O descarte correto de resíduos começa na casa de cada um com a separação dos materiais que podem ser reciclados, o chamado lixo limpo, evitando que tudo seja despejado em aterros sanitários. Não faltam informações sobre o assunto, sobre a destinação correta, mas faltam iniciativas, políticas públicas dos governantes e vontade da população de fazer ‘a coisa certa’.
Para isso foi criada a Semana Lixo Zero, um evento nacional que nasceu para chamar atenção de um problema que todos conhecem, mas mesmo assim, cada dia fica maior e que exige soluções definitivas, antes que seja tarde demais.
Quem fala sobre o assunto nesta reportagem é o educador Arthur Rancatti, que realiza projetos de inovação para a sustentabilidade há mais de 10 anos.
É cofundador da Rastro Sustentabilidade e ESG e já capacitou mais de 10 mil pessoas em diferentes atividades.
Arthur é Embaixador Lixo Zero desde 2013 e coordena o coletivo Itajaí Zero.

#### [Material fornecido]
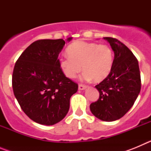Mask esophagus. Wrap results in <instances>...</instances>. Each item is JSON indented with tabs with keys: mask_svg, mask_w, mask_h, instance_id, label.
I'll use <instances>...</instances> for the list:
<instances>
[{
	"mask_svg": "<svg viewBox=\"0 0 151 151\" xmlns=\"http://www.w3.org/2000/svg\"><path fill=\"white\" fill-rule=\"evenodd\" d=\"M86 88H87V86L85 85H82V84H79V85H78V89H79V90H84V89H85Z\"/></svg>",
	"mask_w": 151,
	"mask_h": 151,
	"instance_id": "34e87169",
	"label": "esophagus"
}]
</instances>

#### [Problema curto 1]
Segundo o texto sobre descarte de resíduos, o que falta, apesar de não faltarem informações sobre o assunto? Liste todos os itens mencionados.
#### [Problema curto 2]
De acordo com o texto sobre descarte de resíduos, desde que ano Arthur Rancatti é Embaixador Lixo Zero?
#### [Problema curto 3]
Repita o trecho do texto sobre descarte de resíduos que começa em "Para isso foi" e termina em "coletivo Itajaí Zero.".

#### [Resposta final 1]
- iniciativas
- políticas públicas dos governantes
- vontade da população de fazer ‘a coisa certa’

#### [Resposta final 2]
Desde 2013.

#### [Resposta final 3]
Para isso foi criada a Semana Lixo Zero, um evento nacional que nasceu para chamar atenção de um problema que todos conhecem, mas mesmo assim, cada dia fica maior e que exige soluções definitivas, antes que seja tarde demais.
Quem fala sobre o assunto nesta reportagem é o educador Arthur Rancatti, que realiza projetos de inovação para a sustentabilidade há mais de 10 anos.
É cofundador da Rastro Sustentabilidade e ESG e já capacitou mais de 10 mil pessoas em diferentes atividades.
Arthur é Embaixador Lixo Zero desde 2013 e coordena o coletivo Itajaí Zero.